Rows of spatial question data
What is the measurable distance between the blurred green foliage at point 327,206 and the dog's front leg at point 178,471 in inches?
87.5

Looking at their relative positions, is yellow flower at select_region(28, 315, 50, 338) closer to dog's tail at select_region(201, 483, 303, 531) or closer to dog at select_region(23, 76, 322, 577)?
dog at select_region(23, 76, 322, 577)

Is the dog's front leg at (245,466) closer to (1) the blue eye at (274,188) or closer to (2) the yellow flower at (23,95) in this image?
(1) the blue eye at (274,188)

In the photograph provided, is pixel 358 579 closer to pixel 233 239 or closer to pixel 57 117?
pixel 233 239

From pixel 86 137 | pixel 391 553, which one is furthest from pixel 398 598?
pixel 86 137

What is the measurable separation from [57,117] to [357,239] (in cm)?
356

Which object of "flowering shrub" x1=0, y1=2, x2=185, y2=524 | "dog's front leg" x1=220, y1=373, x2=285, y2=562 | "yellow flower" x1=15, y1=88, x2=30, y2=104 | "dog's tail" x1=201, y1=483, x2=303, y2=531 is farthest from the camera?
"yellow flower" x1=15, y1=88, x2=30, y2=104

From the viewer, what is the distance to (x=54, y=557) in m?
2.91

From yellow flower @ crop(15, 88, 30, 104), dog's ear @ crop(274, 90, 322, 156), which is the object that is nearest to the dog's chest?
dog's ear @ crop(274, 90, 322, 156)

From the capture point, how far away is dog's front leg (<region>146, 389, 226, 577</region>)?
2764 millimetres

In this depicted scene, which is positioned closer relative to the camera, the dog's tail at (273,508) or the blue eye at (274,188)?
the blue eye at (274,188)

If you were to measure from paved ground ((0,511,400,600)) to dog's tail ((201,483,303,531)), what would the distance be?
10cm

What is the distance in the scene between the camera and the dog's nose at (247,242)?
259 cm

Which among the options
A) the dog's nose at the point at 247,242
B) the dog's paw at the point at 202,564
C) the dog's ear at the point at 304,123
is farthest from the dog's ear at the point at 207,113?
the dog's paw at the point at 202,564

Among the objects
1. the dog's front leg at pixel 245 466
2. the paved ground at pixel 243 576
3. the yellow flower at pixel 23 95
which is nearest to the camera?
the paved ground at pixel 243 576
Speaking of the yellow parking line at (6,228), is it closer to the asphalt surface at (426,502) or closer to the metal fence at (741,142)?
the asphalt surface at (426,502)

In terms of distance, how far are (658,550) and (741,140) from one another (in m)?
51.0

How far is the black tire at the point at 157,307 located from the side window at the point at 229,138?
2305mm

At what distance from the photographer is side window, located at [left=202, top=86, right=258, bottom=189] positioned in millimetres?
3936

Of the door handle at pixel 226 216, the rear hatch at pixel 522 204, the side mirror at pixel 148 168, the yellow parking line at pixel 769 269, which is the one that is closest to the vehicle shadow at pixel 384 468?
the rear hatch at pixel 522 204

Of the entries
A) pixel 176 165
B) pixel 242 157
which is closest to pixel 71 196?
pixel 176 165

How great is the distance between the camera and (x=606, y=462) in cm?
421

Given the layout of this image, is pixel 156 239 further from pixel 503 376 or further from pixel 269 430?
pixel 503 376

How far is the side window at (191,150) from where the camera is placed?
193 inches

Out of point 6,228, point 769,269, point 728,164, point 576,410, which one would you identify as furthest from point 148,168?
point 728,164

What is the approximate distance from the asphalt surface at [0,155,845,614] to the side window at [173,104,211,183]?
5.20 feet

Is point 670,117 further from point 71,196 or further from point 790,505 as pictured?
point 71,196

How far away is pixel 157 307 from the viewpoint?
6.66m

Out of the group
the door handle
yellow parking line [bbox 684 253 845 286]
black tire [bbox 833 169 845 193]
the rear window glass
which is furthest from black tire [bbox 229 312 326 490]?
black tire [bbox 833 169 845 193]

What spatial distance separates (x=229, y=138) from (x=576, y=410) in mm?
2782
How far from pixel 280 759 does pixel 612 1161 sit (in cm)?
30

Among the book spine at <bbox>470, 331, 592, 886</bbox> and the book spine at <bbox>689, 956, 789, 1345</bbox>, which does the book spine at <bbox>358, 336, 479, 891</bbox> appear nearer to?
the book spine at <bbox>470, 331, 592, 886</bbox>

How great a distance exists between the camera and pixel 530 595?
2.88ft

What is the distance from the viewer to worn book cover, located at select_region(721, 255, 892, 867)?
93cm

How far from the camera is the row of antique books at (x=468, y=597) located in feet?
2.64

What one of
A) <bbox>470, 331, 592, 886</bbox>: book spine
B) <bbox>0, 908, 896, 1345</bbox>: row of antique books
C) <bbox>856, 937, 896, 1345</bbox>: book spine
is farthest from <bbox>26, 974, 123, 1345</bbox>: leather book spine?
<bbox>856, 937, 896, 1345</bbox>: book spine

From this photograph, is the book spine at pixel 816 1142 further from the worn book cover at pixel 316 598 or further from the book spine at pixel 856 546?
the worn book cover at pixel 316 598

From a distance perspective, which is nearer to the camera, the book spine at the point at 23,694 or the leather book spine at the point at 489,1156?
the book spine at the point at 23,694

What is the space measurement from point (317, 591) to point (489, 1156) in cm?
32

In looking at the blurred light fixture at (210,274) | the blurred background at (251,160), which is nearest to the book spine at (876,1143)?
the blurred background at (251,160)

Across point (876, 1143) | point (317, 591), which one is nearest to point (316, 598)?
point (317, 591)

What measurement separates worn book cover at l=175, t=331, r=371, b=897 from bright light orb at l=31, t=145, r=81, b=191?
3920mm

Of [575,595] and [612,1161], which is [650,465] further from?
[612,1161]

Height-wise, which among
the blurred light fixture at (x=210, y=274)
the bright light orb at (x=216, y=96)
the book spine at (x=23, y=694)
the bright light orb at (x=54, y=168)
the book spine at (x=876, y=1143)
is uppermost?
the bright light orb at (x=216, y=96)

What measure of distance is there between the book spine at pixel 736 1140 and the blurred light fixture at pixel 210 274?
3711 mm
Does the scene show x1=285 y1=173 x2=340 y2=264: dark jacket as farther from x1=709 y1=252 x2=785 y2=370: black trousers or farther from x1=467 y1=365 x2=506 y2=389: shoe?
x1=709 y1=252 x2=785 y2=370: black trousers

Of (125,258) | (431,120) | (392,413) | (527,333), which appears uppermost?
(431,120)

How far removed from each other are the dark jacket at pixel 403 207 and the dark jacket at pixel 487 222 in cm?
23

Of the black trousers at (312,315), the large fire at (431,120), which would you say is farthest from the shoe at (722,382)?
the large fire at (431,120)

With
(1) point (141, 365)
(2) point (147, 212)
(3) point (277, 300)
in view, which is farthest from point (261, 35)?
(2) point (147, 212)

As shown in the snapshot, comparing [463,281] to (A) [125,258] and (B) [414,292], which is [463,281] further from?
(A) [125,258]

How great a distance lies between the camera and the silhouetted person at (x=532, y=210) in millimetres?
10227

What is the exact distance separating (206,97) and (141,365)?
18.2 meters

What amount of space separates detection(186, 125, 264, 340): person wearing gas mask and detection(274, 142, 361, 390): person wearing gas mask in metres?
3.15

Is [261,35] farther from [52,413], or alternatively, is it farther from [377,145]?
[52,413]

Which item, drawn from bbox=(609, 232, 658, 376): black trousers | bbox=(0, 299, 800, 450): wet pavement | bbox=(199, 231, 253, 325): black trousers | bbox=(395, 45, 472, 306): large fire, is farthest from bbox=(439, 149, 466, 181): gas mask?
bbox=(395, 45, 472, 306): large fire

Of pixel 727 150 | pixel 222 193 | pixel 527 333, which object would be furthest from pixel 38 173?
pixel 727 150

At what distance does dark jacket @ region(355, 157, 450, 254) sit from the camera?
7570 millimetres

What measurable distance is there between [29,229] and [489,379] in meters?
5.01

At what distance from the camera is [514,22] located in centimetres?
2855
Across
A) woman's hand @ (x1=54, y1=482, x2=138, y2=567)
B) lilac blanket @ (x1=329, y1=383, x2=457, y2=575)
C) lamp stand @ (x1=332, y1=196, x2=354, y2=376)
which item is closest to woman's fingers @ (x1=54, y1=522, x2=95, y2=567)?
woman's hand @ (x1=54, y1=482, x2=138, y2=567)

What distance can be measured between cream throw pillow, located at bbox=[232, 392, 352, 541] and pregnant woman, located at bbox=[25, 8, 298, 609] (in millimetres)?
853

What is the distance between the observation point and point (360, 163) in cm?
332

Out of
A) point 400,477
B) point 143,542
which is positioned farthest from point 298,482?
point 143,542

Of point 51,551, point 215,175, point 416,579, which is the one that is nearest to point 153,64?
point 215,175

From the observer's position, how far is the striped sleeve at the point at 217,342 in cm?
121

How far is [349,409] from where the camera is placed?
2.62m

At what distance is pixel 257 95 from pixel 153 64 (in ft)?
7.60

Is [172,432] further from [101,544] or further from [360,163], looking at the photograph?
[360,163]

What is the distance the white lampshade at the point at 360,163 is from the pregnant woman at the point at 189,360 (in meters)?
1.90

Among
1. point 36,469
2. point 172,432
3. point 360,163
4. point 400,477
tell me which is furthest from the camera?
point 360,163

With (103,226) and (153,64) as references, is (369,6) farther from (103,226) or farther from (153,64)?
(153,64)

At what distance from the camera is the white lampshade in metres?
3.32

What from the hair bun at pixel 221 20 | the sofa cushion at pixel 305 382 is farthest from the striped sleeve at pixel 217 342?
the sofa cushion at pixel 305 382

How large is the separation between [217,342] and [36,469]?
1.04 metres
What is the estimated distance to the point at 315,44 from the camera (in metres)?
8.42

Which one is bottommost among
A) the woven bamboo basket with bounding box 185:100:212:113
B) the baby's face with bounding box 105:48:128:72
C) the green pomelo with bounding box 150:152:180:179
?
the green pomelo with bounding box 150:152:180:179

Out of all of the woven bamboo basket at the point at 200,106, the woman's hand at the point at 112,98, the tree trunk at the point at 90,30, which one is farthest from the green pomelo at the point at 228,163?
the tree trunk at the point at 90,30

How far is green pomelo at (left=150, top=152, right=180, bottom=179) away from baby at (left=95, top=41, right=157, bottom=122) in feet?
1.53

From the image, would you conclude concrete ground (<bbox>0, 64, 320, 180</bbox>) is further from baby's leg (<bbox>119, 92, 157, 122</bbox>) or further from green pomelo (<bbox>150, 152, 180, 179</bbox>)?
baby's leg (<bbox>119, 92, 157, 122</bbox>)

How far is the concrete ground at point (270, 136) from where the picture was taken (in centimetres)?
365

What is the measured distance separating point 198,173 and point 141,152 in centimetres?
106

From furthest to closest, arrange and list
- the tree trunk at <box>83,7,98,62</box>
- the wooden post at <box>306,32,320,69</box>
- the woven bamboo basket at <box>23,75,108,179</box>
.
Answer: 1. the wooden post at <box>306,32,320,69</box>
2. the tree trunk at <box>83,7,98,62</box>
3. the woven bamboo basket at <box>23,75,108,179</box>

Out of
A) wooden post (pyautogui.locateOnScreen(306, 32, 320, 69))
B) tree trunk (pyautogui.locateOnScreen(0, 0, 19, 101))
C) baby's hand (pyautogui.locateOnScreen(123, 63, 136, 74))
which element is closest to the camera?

Stated problem → Produce an exact copy of the lines from the one containing "How far is the concrete" through the last line, and of nothing else.

Answer for this exercise →
How far is the concrete ground at point (270, 136) from where the picture was taken (in centimetres)?
365

What is the measured distance separating point 198,173 and point 141,152 in centimetres?
106

From furthest to closest, arrange and list
- the tree trunk at <box>83,7,98,62</box>
- the wooden post at <box>306,32,320,69</box>
- the woven bamboo basket at <box>23,75,108,179</box>
.
Answer: 1. the wooden post at <box>306,32,320,69</box>
2. the tree trunk at <box>83,7,98,62</box>
3. the woven bamboo basket at <box>23,75,108,179</box>

Out of
A) wooden post (pyautogui.locateOnScreen(306, 32, 320, 69))
B) tree trunk (pyautogui.locateOnScreen(0, 0, 19, 101))
C) baby's hand (pyautogui.locateOnScreen(123, 63, 136, 74))
which element is closest to the camera?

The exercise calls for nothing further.